Environment variables

Variable Default Description
SDCPP_IDLE_TIMEOUT 5m CPU idle timeout before auto-unload
SDCPP_CUDA_IDLE_TIMEOUT 5m CUDA idle timeout before auto-unload
SDCPP_MEM_LIMIT 12g CPU container memory limit
SDCPP_MEMSWAP_LIMIT 24g CPU container memory + swap limit
SDCPP_CPUS 4.0 CPU container CPU limit
SDCPP_CUDA_MEM_LIMIT 12g CUDA container memory limit
SDCPP_CUDA_MEMSWAP_LIMIT 24g CUDA container memory + swap limit
SDCPP_CUDA_CPUS 4.0 CUDA container CPU limit
SDCPP_LOAD_TIMEOUT / SDCPP_CUDA_LOAD_TIMEOUT 10m Max time to wait for model load
SDCPP_VERBOSE / SDCPP_CUDA_VERBOSE false Debug logging
SDCPP_LOG_LEVEL / SDCPP_CUDA_LOG_LEVEL info Log level

talkies — Unified OpenAI-compatible speech (optional, TALKIES=1 or TALKIES_CUDA=1)

External image: psyb0t/talkies (pinned to v0.4.0 / v0.4.0-cuda).

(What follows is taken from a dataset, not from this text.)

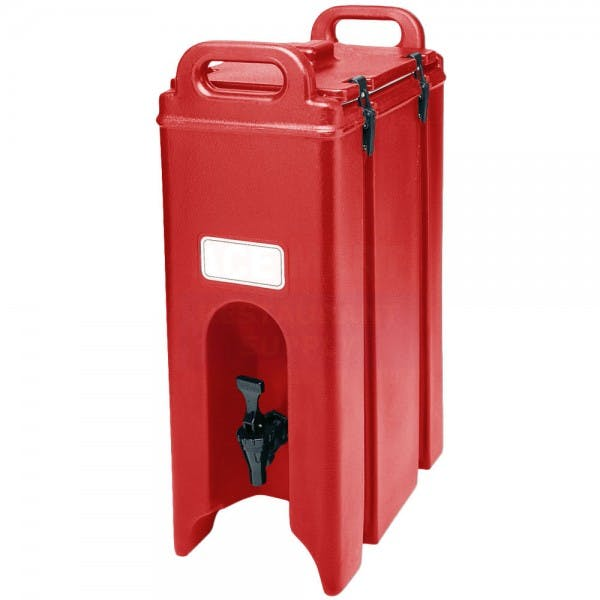 Camtainer® 4-3/4 gal. Red Insulated Beverage Server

One container, both endpoints: POST /v1/audio/transcriptions (whisper + canary + parakeet) and POST /v1/audio/speech (Kokoro-82M TTS, plus Qwen3-TTS voice cloning on CUDA). CPU image ships the four ASR models that run reasonably without a GPU (three Whisper variants + canary-180m-flash) plus Kokoro. CUDA image adds Parakeet-TDT, Canary-1B-Flash, Canary-Qwen-2.5B SALM, and Qwen3-TTS-0.6B (voice cloning, 17 languages) on top. Kokoro stays CPU-bound in both images.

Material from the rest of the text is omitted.